- Sire: Hourless
- Grandsire: Negofol
- Dam: Star Pal
- Damsire: North Star
- Sex: Gelding
- Foaled: 1931
- Country: Canada
- Colour: Dark Bay/Brown
- Breeder: Col. Sam McLaughlin
- Owner: Parkwood Stable
- Trainer: Harry Giddings, Jr.
- Record: 9: 8-1-0
- Earnings: $14,605

Major wins
- Goodwood Plate (1933) Clarendon Stakes (1933) Coronation Futurity Stakes (1933) Grey Stakes Handicap (1933) Canadian Classic Race wins: Queen's Plate (1934) Breeders' Stakes (1934)

Honours
- Canadian Horse Racing Hall of Fame (1976)

= Horometer =

Canadian-bred Thoroughbred racehorse

Horometer (1931–1935) was a Canadian Hall of Fame Thoroughbred racehorse. Bred and raced by Col. Sam McLaughlin's Parkwood Stable, he was out of the mare Star Pal and sired by Hourless, the 1917 American Co-Champion 3-Yr-Old Male Horse and winner of the Belmont Stakes.

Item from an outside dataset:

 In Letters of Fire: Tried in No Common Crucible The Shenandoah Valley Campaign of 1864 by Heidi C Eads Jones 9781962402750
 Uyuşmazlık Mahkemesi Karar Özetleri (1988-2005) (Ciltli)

Trained by Canadian Hall of Fame trainer Harry Giddings, Jr., Horometer was ridden by future Canadian Hall of Fame jockey Frankie Mann throughout his career. Racing at age two, he won all five of his starts and at age three broke the King's Plate race record by a second in winning Canada's most prestigious race. In an era when horses often raced once a week or even more often, just four days after Horometer won the King's Plate, he claimed victory in the Breeders' Stakes. Three days after that, he was sent to the track again and suffered the only loss of his career when he finished second by a nose in the William Hendrie Memorial Handicap. In his final race in June 1934, Horometer won the Canadian Breeders' Handicap at the now-defunct Long Branch Racetrack in Toronto but came out of the race with an injury and, after apparently recovering, went lame following a training workout.

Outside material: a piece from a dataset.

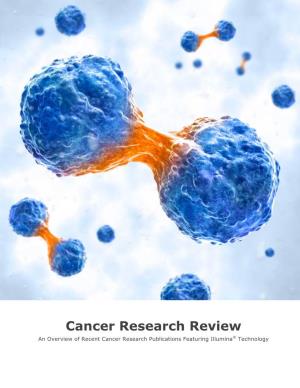 Cancer Research Review an Overview of Recent Cancer Research Publications Featuring Illumina® Technology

According to the Canadian Horse Racing Hall of Fame, in 1935 jockey Frankie Mann said, "In those days they weren't able to repair a horse's foot like they can today, so he'd had it. He [Horometer] was a gelding and had no stud value, so they put him down."

Horometer was part of the inaugural class inducted into the Canadian Horse Racing Hall of Fame on its formation in 1976.